What is lost in this mudslinging is that much of what PAEs do
is laudable — paying inventors. Patents don't grow on trees. Someone came up
with the invention and incurred considerable expense to obtain the patent. Many
inventors can't bring their invention to market themselves, however, so selling
the patent may be the only way for them to make money. By buying these patents,
PAEs compensate inventors, one of patent law's objectives.
Patents give their owners the right to seek compensation for
unauthorized uses of the invention, so there is nothing wrong with a PAE
enforcing a valid patent.
The key word, though, is valid. Problems arise when PAEs sue
on improperly issued patents, ones that never should have gotten out of the US
Patent and Trademark Office.
For example, many patents on software and business methods --
areas where PAEs often operate -- are not sufficiently different from earlier
technology to justify the patent, or are too vague to discern what they
legitimately cover. Even though companies can knock these patents out in court,
most parties settle. But, if they aren't legitimate patents, why do parties
settle? Simple: to avoid the expense.
According to a 2013 American Intellectual Property Law
Association survey, median litigation costs are $3.3 million when $10 million
to $25 million is at stake.
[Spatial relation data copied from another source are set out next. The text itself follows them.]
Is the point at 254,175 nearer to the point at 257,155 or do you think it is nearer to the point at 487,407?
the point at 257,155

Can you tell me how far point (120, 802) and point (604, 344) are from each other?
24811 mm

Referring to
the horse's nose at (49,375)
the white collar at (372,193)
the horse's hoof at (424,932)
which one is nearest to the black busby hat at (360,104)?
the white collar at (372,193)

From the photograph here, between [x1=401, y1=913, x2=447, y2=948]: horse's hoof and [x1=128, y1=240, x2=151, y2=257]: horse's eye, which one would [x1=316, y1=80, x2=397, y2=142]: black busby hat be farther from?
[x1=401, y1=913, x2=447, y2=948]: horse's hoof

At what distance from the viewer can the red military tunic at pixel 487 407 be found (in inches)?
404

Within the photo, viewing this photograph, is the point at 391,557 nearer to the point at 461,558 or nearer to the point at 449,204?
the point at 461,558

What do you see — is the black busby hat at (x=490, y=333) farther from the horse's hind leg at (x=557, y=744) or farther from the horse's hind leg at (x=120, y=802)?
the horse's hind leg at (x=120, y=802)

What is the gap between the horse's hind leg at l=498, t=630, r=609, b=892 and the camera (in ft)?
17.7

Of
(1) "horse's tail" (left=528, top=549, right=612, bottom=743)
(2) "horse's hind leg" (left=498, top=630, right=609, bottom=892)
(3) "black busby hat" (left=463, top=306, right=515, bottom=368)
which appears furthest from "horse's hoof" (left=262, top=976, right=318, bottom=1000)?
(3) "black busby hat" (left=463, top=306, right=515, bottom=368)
Discovery -- the process of looking for evidence
relevant to the case --is responsible for much of the expense. Defendants must
wade through voluminous records and e-mails to find anything relevant to the
case. For a case worth $10 million to $25 million, the survey estimates that
the median cost through discovery in defending a PAE suit is $1.5 million.
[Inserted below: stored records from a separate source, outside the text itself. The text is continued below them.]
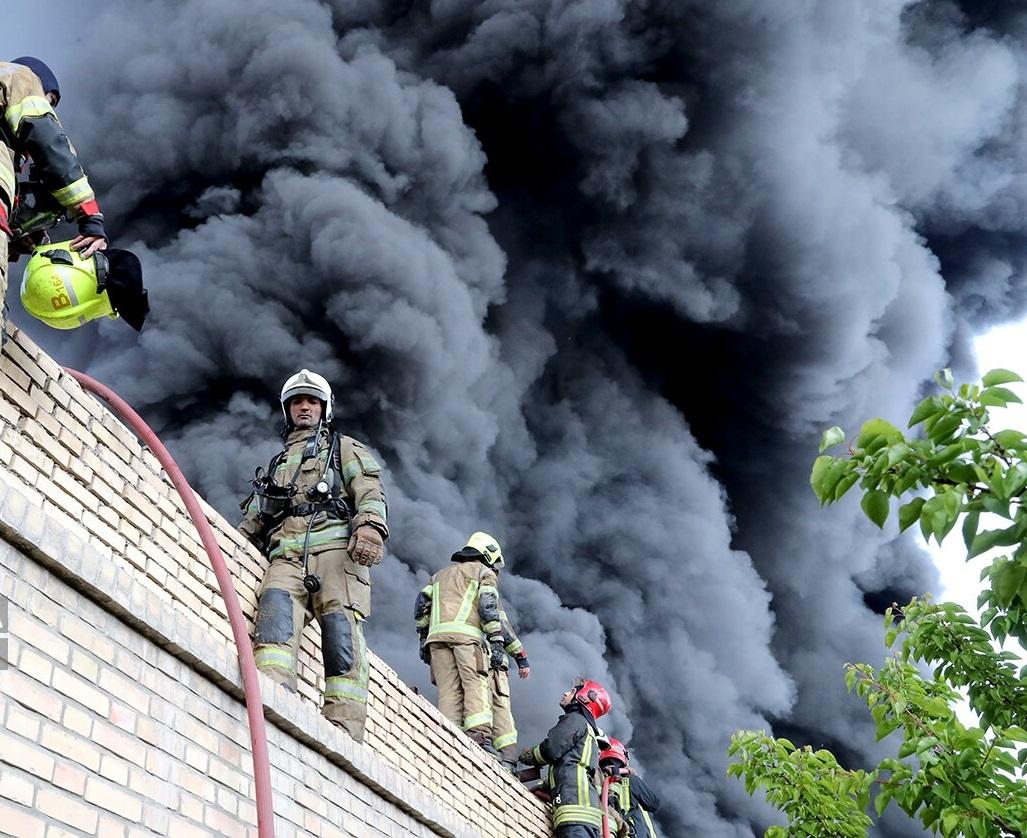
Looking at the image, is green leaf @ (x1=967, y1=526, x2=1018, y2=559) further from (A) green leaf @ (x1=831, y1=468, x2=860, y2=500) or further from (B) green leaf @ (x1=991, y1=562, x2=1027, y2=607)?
(A) green leaf @ (x1=831, y1=468, x2=860, y2=500)

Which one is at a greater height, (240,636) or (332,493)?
(332,493)

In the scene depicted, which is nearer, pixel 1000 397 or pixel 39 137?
pixel 1000 397

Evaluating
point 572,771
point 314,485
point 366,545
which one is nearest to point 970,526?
point 366,545

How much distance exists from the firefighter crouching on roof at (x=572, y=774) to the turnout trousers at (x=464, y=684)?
0.58 m

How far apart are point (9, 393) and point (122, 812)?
132 cm

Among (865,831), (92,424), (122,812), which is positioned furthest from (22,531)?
(865,831)

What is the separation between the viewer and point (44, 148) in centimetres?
366

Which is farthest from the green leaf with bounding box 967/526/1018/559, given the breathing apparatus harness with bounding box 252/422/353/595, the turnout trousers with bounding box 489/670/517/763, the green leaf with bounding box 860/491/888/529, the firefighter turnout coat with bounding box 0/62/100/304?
the turnout trousers with bounding box 489/670/517/763

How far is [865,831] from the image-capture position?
671 cm

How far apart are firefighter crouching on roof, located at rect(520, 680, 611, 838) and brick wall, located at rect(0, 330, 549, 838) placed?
2.94 metres

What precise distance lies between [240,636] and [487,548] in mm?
4825

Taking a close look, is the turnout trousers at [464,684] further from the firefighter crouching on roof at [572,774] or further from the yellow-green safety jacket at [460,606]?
the firefighter crouching on roof at [572,774]

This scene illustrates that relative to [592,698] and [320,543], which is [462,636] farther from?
[320,543]

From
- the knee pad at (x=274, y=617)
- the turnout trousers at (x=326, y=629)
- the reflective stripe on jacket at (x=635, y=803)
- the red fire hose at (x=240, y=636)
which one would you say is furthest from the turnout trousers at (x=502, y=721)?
the red fire hose at (x=240, y=636)
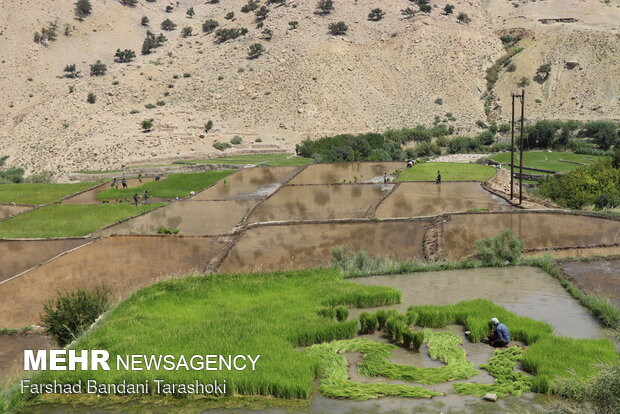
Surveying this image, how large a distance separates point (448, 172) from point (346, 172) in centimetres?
887

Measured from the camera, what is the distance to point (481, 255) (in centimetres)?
2020

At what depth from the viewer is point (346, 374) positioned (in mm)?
11875

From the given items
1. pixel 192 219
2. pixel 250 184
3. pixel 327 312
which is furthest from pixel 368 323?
pixel 250 184

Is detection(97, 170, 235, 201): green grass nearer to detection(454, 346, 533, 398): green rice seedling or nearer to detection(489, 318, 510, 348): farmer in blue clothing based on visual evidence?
detection(489, 318, 510, 348): farmer in blue clothing

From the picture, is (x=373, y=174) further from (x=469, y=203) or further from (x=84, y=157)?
(x=84, y=157)

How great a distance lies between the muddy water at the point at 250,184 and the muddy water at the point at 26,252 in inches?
482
A PAE doesn't face these expenses. Discovery is easy for it
because all it has is the patent. Plus, its lawyers usually take these cases on
contingency, taking a percentage of whatever money they bring in, so there are
no upfront attorney costs. When manufacturing companies face these costs, many
simply settle, leaving the invalid patent in place.
But these are not troll problems; they are litigation and
patent quality issues. Scapegoating trolls risks disrupting the useful
compensatory purpose they serve and may cause unintended consequences in
non-troll litigation.
Professor Holbrook is not
supportive of some of the legislative proposals; however, he does seem to think
the President’s recent executive actions are solid. Do you agree?